# Excerpt
━━━━━━━━━━━━━━━━━━━━
Symphony Silicon Valley gathers outdoors for “Strike Up the Band,” Sept. 4 and 5
Symphony Silicon Valley gathers outdoors for “Strike Up the Band,” Sept. 4 and 5

Symphony Silicon Valley is back in the California Theatre this season, with a set of concerts that will rely on the return of longtime artistic associates such as pianist Jon Nakamatsu and conductors John Nelson, Tito Muñoz, and Carlos Vieu.

The season begins, however, with a synergistic collaboration with Opera San José in free Labor Day concerts dubbed “Strike Up the Band.” Set outdoors on Tower Lawn at San José State University (San Fernando and 4th Streets in downtown San Jose), the Sept. 4 and 5 concerts will be conducted by Peter Jaffe and feature Nakamatsu playing Rhapsody in Blue. Soloists from OSJ will be featured in some of opera’s most iconic numbers. The program each day is slightly different, and guests will be asked to mask up or show vaccination cards, and eating and drinking will be prohibited.
━━━━━━━━━━━━━━━━━━━━
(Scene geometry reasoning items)
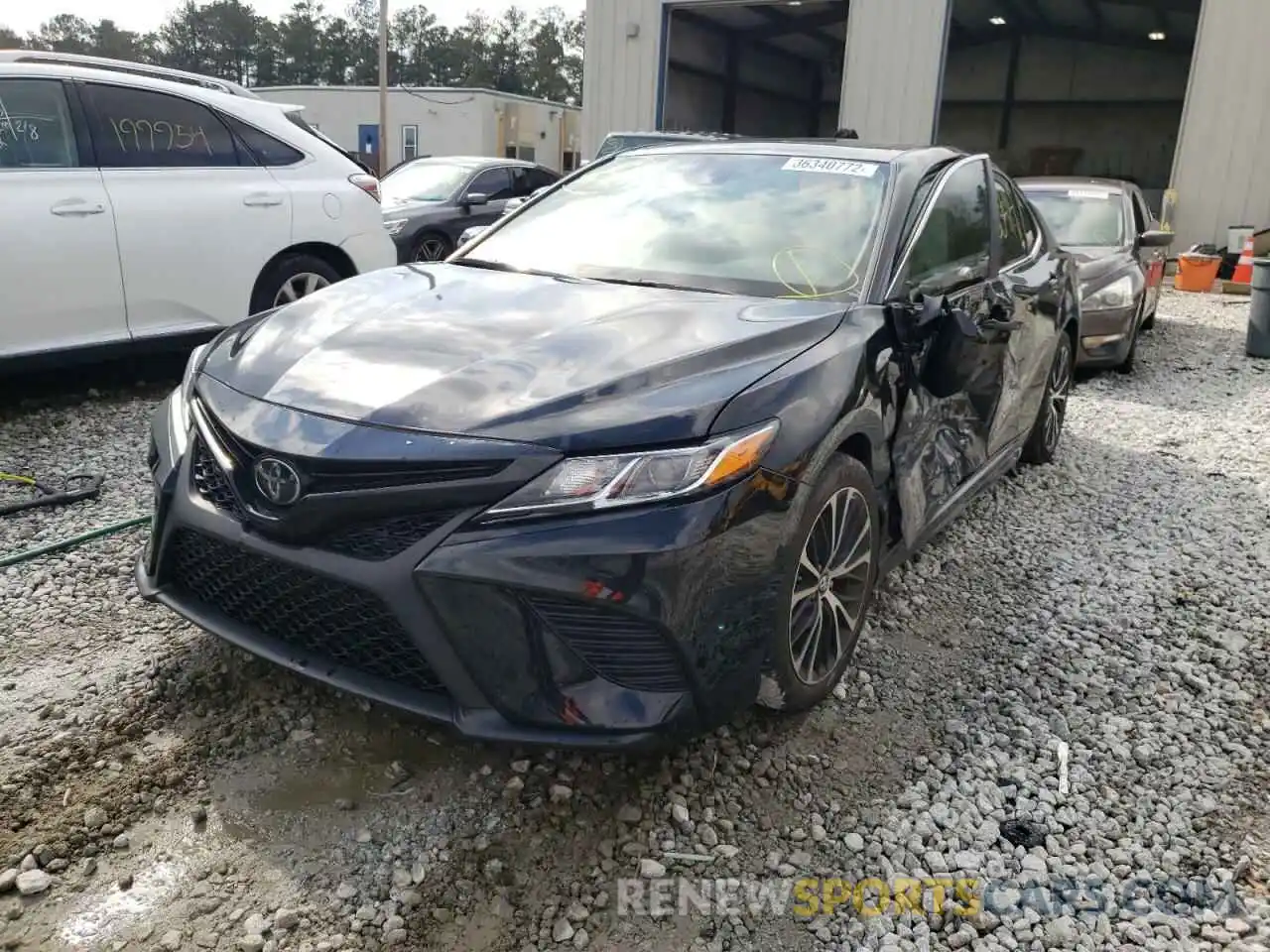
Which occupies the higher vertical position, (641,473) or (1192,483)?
(641,473)

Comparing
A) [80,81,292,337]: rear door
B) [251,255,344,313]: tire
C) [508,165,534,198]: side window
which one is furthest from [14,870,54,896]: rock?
[508,165,534,198]: side window

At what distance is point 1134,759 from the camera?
2.69 m

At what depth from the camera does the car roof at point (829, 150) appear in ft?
11.3

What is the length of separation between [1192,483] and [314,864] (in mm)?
4619

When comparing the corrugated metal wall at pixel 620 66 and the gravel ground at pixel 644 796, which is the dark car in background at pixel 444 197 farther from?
the gravel ground at pixel 644 796

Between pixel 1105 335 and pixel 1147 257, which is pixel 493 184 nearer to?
pixel 1147 257

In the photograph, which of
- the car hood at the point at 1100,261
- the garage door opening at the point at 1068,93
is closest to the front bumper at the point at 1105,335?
the car hood at the point at 1100,261

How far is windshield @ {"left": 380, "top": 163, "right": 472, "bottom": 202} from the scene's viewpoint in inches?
430

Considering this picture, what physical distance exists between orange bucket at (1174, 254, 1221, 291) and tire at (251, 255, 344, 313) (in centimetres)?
1167

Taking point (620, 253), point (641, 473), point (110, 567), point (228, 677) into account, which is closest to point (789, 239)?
point (620, 253)

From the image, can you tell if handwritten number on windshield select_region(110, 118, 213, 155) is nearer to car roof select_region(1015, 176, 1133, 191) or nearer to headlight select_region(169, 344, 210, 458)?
headlight select_region(169, 344, 210, 458)

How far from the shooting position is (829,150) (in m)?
3.51

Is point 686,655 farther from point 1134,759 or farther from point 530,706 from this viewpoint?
point 1134,759

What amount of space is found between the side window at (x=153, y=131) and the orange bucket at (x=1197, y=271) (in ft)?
39.9
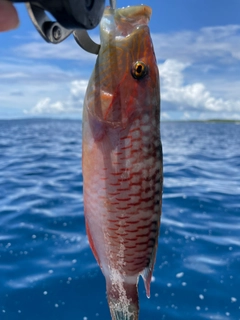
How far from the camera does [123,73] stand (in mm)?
1570

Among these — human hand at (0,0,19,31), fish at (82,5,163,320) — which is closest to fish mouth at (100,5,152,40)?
fish at (82,5,163,320)

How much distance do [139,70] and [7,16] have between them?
23.3 inches

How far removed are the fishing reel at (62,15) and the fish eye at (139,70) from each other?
0.35 m

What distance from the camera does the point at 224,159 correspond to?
13.5m

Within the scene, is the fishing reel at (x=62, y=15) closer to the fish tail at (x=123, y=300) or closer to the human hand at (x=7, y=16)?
the human hand at (x=7, y=16)

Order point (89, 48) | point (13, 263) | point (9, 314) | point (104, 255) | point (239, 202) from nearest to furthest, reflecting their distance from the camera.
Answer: point (89, 48) → point (104, 255) → point (9, 314) → point (13, 263) → point (239, 202)

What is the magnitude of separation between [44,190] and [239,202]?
157 inches

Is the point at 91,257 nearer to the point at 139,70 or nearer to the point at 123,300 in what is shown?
the point at 123,300

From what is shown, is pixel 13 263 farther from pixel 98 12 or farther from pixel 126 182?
pixel 98 12

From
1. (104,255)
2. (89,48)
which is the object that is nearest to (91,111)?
(89,48)

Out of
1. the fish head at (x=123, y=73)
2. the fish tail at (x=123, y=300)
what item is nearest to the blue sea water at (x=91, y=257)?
the fish tail at (x=123, y=300)

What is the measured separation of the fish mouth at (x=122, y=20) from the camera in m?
1.57

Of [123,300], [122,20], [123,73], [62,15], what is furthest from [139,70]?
[123,300]

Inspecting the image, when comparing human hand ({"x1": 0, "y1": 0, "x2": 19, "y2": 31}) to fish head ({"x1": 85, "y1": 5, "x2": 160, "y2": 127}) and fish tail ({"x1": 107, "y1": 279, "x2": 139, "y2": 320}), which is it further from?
fish tail ({"x1": 107, "y1": 279, "x2": 139, "y2": 320})
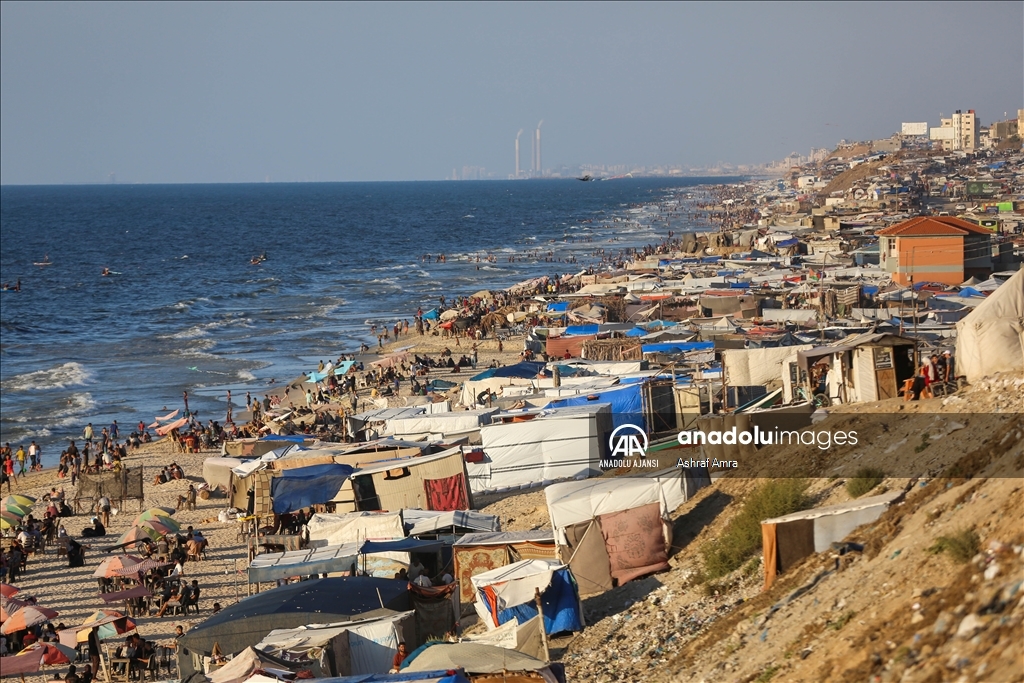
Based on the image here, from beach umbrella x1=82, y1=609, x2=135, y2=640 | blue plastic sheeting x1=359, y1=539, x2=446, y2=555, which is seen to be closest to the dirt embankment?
blue plastic sheeting x1=359, y1=539, x2=446, y2=555

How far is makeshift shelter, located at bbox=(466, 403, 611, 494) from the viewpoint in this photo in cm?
A: 2033

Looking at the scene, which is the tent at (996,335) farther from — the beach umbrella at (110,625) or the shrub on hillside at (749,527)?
the beach umbrella at (110,625)

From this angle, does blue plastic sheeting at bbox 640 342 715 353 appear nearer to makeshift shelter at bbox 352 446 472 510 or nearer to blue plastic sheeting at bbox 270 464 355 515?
makeshift shelter at bbox 352 446 472 510

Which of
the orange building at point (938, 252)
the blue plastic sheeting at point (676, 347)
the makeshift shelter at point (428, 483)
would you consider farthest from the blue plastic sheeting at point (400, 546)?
the orange building at point (938, 252)

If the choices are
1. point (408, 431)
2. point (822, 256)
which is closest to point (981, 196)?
point (822, 256)

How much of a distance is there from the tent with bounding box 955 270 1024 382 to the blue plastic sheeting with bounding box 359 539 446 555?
7.19 meters

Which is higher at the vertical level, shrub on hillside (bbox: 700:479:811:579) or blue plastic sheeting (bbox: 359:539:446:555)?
shrub on hillside (bbox: 700:479:811:579)

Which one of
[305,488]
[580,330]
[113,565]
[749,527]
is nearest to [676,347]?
[580,330]

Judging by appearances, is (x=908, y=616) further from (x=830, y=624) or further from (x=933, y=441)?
(x=933, y=441)

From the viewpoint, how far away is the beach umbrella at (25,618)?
1612 cm

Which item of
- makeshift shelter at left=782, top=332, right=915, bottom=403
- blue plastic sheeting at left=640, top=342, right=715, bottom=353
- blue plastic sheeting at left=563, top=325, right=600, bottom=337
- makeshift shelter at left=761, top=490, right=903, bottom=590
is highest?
makeshift shelter at left=782, top=332, right=915, bottom=403

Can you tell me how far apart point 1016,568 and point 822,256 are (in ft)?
134

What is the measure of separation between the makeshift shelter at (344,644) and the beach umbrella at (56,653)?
15.8ft

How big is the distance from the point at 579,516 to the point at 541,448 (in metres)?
6.64
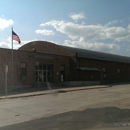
━━━━━━━━━━━━━━━━━━━━
# Task instructions
a – Using the Symphony Silicon Valley article, say whether each statement agrees with it, answering yes or no and quoting the deciding words: (i) The Labor Day concerts take place indoors at the California Theatre. (ii) Peter Jaffe conducts the Sept. 4 and 5 concerts. (iii) The program is the same on both days.
b – Extend the Symphony Silicon Valley article, picking up after its final sentence.
The items play no part in this work.

# Responses for each task
a –
(i) No: "Set outdoors on Tower Lawn at San José State University"
(ii) Yes: "the Sept. 4 and 5 concerts will be conducted by Peter Jaffe"
(iii) No: "The program each day is slightly different"

b –
That icebreaker will be followed by an opening concert, Oct. 2 and 3, conducted by the great JoAnn Falletta and featuring a world premiere by Gabriela Ortiz, one of Mexico’s preeminent contemporary composers. Her flute concerto will have Marisa Canales as soloist, and the orchestra will bring it home with Dvořák’s “New World” Symphony.

At the end of the month (Oct. 22 and 23), John Nelson conducts a now-familiar pairing, Vivaldi’s The Four Seasons (with soloist Christina Mok) and Astor Piazzolla’s Four Seasons of Buenos Aires, with Lara St. John taking the violin solo. Nelson then returns Dec. 4 and 5, along with Nakamatsu to play Beethoven’s Fourth Piano Concerto on an all-Beethoven concert that winds up with Symphony No. 5.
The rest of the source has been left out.